EXERCISE INPUTS:
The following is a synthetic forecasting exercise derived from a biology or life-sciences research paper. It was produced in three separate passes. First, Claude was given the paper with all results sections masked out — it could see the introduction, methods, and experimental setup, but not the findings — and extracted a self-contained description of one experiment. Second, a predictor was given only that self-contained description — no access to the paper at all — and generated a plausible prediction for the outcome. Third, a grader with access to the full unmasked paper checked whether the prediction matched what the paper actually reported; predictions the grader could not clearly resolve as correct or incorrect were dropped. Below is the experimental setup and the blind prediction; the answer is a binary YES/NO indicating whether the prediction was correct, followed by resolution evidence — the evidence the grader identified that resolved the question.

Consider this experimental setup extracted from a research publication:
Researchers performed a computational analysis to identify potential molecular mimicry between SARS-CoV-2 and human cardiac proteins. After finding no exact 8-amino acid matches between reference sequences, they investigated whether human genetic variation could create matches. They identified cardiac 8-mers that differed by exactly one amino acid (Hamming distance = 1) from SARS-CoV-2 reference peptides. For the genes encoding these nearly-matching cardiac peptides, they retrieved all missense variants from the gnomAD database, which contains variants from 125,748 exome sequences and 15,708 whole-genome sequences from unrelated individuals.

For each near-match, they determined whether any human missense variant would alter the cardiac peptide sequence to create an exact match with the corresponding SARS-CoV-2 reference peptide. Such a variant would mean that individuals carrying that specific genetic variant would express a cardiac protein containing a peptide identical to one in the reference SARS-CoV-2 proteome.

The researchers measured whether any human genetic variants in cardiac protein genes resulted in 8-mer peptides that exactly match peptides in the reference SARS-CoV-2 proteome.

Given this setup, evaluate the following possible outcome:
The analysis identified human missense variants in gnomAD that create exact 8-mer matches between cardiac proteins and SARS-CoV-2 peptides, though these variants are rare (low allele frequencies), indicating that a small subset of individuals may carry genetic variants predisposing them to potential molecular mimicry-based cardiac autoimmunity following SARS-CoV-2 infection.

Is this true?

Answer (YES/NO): YES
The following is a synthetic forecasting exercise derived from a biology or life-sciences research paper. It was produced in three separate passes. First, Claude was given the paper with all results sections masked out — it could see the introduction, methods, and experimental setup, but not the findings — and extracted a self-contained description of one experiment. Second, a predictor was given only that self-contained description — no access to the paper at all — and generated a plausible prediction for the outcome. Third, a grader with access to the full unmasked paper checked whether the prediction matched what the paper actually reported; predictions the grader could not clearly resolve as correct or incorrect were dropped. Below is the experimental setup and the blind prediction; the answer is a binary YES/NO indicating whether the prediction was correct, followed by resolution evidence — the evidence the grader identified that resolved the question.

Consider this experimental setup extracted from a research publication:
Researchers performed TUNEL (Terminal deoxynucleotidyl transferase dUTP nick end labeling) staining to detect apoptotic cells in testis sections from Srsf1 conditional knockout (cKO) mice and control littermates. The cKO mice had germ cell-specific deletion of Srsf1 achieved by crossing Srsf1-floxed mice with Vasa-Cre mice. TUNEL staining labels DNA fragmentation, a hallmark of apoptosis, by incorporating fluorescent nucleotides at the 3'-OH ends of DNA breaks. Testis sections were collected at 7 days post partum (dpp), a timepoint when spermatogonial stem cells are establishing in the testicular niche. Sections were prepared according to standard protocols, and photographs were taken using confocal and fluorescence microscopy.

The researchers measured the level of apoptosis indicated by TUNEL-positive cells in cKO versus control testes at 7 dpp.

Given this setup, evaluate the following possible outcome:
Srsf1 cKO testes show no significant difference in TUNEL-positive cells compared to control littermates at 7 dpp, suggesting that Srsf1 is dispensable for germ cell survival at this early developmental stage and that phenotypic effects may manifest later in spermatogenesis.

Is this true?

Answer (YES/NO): NO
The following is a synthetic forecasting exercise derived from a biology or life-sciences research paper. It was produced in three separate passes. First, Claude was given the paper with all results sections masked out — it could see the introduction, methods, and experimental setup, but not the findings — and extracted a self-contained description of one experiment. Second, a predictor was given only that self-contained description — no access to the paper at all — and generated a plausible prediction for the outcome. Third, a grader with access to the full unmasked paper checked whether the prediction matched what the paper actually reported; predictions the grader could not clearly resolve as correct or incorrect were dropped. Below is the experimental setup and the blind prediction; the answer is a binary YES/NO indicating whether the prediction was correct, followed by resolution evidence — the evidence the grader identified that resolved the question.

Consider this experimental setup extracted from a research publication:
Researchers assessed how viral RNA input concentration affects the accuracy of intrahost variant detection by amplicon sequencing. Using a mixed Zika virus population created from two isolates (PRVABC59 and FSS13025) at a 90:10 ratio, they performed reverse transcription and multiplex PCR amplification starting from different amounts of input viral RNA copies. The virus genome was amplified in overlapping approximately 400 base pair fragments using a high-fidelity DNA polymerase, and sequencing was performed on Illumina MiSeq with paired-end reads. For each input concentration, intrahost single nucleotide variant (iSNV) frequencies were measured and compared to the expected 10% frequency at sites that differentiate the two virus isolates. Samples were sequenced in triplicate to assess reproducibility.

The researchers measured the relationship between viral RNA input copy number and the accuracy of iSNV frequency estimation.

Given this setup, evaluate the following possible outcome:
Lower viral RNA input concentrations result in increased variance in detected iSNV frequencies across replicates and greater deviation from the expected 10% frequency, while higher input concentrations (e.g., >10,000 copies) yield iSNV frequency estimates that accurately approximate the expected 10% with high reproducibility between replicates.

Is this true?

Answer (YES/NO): YES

EXERCISE: Copy from the entries only those lines that hold the word "proteome".

ANSWER BELOW:
For each near-match, they determined whether any human missense variant would alter the cardiac peptide sequence to create an exact match with the corresponding SARS-CoV-2 reference peptide. Such a variant would mean that individuals carrying that specific genetic variant would express a cardiac protein containing a peptide identical to one in the reference SARS-CoV-2 proteome.
The researchers measured whether any human genetic variants in cardiac protein genes resulted in 8-mer peptides that exactly match peptides in the reference SARS-CoV-2 proteome.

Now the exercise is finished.